= George Skene Keith =

Scottish minister and writer (1752–1823)

George Skene Keith (6 November 1752 – 7 March 1823) was a Scottish minister and versatile writer.

==Life==
The Keiths of Aquhorsk descended from Alexander Keith, third son of William Keith, 2nd Earl Marischal. The eldest son of James Keith, he was born in the Old House of Aquhorsk in Marr, near Aberdeen, on 6 November 1752. He took his degree from Marischal College and the University of Aberdeen in 1770, was licensed by the presbytery of Aberdeen on 14 July 1774.

Keith was presented by the commissioners for George Keith, 10th Earl Marischal, 9 May 1776, to the living of Keith-Hall and Kinkell, Caskieben, Aberdeen. A legal difficulty arose when, the following day, the Earl Marischal himself, then resident in Potsdam, gave a presentation to Thomas Tait, minister of Old Machar. After legal proceedings in the church courts and the court of session, the case was finally decided in Keith's favour by the House of Lords in April 1778 and he was ordained to the living on 14 May 1778. He received the degree of D.D. from Marischal College in May 1803. He was translated from Keith-Hall to Tulliallan, Perthshire, by George Keith Elphinstone, Viscount Keith, and admitted on 18 July 1822.

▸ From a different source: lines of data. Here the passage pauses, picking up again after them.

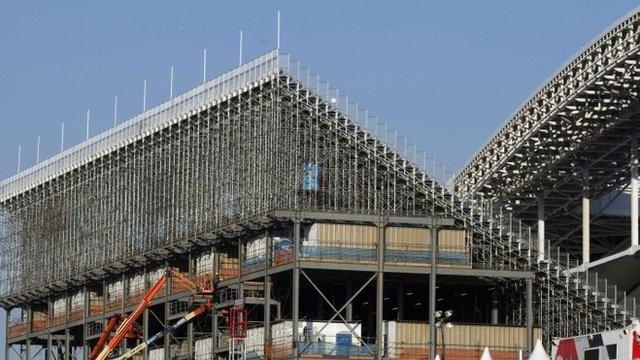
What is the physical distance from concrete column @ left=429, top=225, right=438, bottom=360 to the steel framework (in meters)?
1.61

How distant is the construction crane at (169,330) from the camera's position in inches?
5162

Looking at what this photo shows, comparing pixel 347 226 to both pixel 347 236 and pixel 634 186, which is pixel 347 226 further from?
pixel 634 186

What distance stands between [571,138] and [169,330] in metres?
31.7

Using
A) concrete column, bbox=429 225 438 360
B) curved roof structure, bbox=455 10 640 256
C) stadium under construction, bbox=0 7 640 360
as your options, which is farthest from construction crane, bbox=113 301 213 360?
curved roof structure, bbox=455 10 640 256

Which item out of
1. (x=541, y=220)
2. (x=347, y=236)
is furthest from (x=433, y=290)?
(x=541, y=220)

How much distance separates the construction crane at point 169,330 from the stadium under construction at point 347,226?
20 centimetres

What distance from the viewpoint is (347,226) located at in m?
120

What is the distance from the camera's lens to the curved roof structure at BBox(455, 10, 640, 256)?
11731 cm

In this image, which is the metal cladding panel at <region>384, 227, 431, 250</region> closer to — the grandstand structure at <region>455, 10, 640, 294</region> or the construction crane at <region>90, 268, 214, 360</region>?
the grandstand structure at <region>455, 10, 640, 294</region>

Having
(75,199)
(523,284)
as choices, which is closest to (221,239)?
(523,284)

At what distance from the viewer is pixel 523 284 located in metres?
123

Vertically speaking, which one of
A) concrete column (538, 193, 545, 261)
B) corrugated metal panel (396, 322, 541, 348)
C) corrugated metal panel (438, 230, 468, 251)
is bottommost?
corrugated metal panel (396, 322, 541, 348)

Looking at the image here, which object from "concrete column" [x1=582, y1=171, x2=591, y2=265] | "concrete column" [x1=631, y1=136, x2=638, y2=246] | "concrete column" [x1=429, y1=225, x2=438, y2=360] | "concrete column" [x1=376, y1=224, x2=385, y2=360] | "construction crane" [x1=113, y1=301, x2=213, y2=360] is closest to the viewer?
"concrete column" [x1=376, y1=224, x2=385, y2=360]

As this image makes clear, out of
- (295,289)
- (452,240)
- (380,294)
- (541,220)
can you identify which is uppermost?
(541,220)
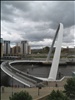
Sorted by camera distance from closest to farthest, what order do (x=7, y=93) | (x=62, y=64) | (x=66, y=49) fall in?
(x=7, y=93) < (x=62, y=64) < (x=66, y=49)

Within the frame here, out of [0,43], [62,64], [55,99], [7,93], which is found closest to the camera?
[55,99]

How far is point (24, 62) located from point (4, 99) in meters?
53.9

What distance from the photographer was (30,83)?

Keith was an active minister who cultivated his glebe to support his family. He died at Tulliallan House on 7 March 1823, aged 70, and was buried in the churchyard of Keith-Hall, his old parish. A tablet of white marble was erected to his memory by Aberdeenshire gentry.

==Works==
Keith's major work was General View of the Agriculture of Aberdeenshire, London, 1811, for the Board of Agriculture surveys. In an appendix are Observations on British Grasses, and a Short Account of Two Journeys undertaken with a View to ascertain the Elevation of the principal Mountains in the Division of Marr. Other publications were:

- Sermons and Discourses on several Occasions, London, 1785.
- Tracts on Weights, Measures, and Coins, London, 1791.
- Tracts on the Reform of the British Constitution, Edinburgh, 1793.
- An Impartial and Comprehensive View of the Present State of Great Britain, London, 1797. A humorous appendix gives an allegorical representation of parts of the inquiry, as Sketches of the History of John Bull, Farmer and Manufacturer.
- Observations on the Sale of Corn by Weight, Aberdeen, 1797.
- Address … respecting Chapels of Ease, n.p. 1797 (anon.)
- Dissertation on the Excellence of the British Constitution (Blackwell prize dissertation), Aberdeen, 1800.
- Particular Examination of the new French Constitution, Aberdeen, 1801.
- Embarrassments affecting the Interests of Agriculture, Aberdeen, 1823.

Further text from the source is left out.